The company operates through the legacy patent licensing activities, cancer therapeutics and cancer diagnostics segments. The cancer therapeutics segment is engaged in the provision of CAR-T (chimeric antigen receptor T-cell) based immune-therapy drugs which modify a patient’s immune cells to fight cancer. On the other hand, the cancer diagnostics segment is involved in the development of non-invasive and inexpensive blood tests that can be used to detect solid tumors early, dubbed the CchekTM platform, which has been based on the immunity system’s response to a malignancy.

The enterprise’s programs include CAR-T tech that has been developed to treat ovarian cancer and anti-viral drug formulations to treat the coronavirus. Its vaccine programs comprise of a vaccine against ovarian cancer and another against triple negative breast cancer.

The firm’s compounds have been found to be more effective against the Delta variant, which is behind the fourth wave of the coronavirus pandemic. While more tests are needed to prove its complete efficacy, the compound may soon be used in the manufacture of drugs or a vaccine for this fatal coronavirus strain, which addresses a significantly unmet need and will be good for investments into the firm.

Anixa Biosciences (ANIX), closed Monday’s trading session at $5.48, up 4.381%, on 1,278,214 volume. The average volume for the last 3 months is 1.421M and the stock's 52-week low/high is $1.74/$8.09000015.

VAALCO Energy (EGY)

Wall Street Resources, StockMarketWatch, MarketBeat, StreetInsider, BUYINS.NET, SmallCapVoice, The Street, InvestorPlace, Marketbeat.com, Zacks, Louis Navellier, Hit and Run Candle Sticks, QualityStocks, FeedBlitz, PennyInvest, Investopedia, DrStockPick, Jason Bond, Daily Market Beat, CRWEWallStreet, MadPennyStocks, CRWEFinance, CoolPennyStocks, BullRally, Money Morning, HotOTC, StockEgg, WealthMakers, Wealth Insider Alert, Wall Street Mover, VectorVest, TradersPro, The Trading Report, Street Insider, Stocks That Move, PennyToBuck, StockHotTips, PennyOmega, Stock Beast, SmarTrend Newsletters, SmallCapReview, SmallCapInvestorDaily, RedChip, PoliticsAndMyPortfolio, BestOtc, PennyStockVille and StockRich reported earlier on VAALCO Energy (EGY), and today we highlight the Company, here at the QualityStocks Daily Newsletter.
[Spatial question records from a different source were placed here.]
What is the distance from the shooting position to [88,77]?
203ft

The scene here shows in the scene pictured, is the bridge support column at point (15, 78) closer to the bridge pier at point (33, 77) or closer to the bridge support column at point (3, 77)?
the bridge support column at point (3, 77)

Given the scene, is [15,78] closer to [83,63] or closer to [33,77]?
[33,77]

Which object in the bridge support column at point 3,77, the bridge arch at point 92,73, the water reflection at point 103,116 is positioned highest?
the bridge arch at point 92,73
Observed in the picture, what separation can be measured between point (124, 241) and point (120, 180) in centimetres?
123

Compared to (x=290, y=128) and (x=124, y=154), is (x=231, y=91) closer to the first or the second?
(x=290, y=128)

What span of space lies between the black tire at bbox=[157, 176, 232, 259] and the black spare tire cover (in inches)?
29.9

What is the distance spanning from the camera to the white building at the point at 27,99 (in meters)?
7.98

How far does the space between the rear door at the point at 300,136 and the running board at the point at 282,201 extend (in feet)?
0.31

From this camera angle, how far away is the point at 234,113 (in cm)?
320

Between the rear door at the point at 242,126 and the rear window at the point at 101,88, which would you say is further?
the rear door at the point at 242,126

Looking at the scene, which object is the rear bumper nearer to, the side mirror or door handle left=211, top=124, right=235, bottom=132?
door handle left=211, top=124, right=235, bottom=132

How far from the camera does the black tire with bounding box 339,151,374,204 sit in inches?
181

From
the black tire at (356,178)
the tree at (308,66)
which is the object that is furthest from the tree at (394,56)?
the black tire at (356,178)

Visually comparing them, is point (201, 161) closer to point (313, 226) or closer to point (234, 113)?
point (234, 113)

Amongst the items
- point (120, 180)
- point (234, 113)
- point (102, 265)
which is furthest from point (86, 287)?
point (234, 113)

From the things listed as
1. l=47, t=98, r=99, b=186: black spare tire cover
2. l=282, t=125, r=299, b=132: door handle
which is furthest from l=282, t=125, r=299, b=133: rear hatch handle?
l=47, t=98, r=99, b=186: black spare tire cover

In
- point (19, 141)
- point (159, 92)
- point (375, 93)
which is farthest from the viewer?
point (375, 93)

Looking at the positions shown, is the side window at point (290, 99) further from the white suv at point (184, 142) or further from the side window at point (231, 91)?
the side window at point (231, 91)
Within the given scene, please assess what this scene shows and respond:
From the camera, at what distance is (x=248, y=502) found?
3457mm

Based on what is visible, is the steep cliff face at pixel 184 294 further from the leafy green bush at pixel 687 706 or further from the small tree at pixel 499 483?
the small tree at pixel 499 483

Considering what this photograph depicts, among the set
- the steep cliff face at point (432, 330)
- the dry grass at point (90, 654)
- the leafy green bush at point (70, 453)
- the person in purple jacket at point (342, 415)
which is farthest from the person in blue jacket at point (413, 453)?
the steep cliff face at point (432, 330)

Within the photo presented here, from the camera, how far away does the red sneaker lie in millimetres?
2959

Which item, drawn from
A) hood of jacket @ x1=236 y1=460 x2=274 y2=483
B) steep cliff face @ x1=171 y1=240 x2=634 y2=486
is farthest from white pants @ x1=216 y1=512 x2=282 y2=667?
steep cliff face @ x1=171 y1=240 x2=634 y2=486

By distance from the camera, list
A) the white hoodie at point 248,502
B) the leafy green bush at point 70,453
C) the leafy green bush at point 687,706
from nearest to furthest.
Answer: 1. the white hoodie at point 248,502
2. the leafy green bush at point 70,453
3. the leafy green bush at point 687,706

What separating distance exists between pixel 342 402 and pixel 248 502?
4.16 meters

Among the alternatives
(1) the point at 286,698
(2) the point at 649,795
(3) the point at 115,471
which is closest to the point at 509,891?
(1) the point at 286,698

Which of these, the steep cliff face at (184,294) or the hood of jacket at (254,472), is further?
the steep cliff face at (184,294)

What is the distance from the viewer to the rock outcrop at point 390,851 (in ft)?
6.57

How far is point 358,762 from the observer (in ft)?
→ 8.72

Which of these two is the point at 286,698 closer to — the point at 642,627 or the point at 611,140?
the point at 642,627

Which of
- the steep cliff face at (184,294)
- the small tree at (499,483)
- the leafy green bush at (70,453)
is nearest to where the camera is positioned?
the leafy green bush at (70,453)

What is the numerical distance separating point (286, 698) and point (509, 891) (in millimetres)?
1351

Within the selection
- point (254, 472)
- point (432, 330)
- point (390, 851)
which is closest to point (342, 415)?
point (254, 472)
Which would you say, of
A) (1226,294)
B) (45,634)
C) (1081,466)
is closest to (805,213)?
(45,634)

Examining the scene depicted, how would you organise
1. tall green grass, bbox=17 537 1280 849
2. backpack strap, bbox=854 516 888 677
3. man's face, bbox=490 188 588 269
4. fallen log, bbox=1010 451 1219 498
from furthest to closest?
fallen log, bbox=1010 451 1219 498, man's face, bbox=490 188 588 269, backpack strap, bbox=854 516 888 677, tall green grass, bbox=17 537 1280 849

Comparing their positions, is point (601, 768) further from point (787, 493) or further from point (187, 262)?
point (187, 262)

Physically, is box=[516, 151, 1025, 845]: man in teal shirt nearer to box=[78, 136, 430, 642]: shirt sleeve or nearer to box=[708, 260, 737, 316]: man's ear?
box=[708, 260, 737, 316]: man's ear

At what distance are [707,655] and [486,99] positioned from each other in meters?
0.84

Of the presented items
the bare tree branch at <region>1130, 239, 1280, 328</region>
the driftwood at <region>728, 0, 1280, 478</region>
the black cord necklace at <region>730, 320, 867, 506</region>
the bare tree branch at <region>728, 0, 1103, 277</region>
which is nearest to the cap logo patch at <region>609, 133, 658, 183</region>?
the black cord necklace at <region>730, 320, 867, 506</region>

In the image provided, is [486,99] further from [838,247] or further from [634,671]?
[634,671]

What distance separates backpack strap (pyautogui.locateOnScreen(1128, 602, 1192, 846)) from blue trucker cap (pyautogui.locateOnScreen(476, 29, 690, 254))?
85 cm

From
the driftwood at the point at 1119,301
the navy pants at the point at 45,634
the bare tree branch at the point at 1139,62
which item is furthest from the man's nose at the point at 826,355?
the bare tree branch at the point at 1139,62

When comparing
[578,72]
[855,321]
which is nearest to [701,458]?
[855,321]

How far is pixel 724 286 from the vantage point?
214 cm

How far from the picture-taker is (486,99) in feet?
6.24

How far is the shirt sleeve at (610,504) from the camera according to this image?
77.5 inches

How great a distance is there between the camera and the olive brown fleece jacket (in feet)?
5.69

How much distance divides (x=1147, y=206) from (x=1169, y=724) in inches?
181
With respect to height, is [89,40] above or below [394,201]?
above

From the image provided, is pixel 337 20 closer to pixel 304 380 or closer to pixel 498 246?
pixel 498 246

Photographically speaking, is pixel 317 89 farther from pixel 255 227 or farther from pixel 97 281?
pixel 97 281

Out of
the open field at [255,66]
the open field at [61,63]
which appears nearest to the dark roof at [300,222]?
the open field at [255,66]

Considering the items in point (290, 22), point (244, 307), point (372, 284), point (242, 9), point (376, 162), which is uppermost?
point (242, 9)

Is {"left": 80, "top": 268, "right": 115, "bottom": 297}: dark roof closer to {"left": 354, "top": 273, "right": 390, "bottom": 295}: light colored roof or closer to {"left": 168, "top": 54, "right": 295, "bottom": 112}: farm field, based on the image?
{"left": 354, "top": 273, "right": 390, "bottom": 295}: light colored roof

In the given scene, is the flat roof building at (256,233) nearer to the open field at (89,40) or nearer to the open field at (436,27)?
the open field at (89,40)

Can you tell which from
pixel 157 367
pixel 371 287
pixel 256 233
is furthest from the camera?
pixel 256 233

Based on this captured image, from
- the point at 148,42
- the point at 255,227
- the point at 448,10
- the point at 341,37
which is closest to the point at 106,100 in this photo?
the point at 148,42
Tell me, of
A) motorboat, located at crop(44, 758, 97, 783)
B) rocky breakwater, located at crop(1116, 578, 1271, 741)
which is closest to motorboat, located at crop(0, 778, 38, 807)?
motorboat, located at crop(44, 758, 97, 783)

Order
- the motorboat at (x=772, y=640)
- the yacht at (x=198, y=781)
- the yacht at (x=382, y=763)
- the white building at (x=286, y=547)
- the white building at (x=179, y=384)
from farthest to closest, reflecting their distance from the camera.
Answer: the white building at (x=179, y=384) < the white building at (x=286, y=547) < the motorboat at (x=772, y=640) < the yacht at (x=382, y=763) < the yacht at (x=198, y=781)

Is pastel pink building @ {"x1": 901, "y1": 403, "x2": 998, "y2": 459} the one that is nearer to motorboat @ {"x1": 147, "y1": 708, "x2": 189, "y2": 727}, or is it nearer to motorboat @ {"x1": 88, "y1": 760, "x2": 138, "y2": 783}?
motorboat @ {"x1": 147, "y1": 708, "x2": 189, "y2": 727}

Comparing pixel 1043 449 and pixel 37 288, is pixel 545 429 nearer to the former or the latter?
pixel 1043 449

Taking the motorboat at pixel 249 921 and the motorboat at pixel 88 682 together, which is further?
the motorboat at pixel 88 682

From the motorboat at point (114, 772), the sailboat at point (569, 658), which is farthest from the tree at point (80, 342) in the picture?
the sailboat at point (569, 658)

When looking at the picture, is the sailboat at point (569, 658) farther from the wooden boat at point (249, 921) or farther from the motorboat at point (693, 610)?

VAALCO Energy, Inc. (NYSE: EGY) (VAW) is an independent energy firm that is focused on the acquisition, exploration, development and production of natural gas and crude oil.

The firm has its headquarters in Houston, Texas and was incorporated in 1985 by Charles Alcorn and Virgil A. Walston. It serves consumers across the globe. The firm’s subsidiaries include Vaalco Energy Mauritius Ltd, Vaalco Angola Inc., Vaalco Gabon S.A., Vaalco Energy Inc., Vaalco Production Inc. and Vaalco Gabon Inc.

The company operates through its Equatorial Guinea and Gabon segments. The firm’s operating segments are managed and organized based on their geographic locations. The latter segment focuses on the Equatorial Guinea-Block P operation while the former segment deals with the offshore Gabon-Etame Marin permit operation. Both segments’ operations include exploring for and producing hydrocarbons where commercial reserves have been discovered and developed. The company generates the majority of its revenue from the Gabon segment.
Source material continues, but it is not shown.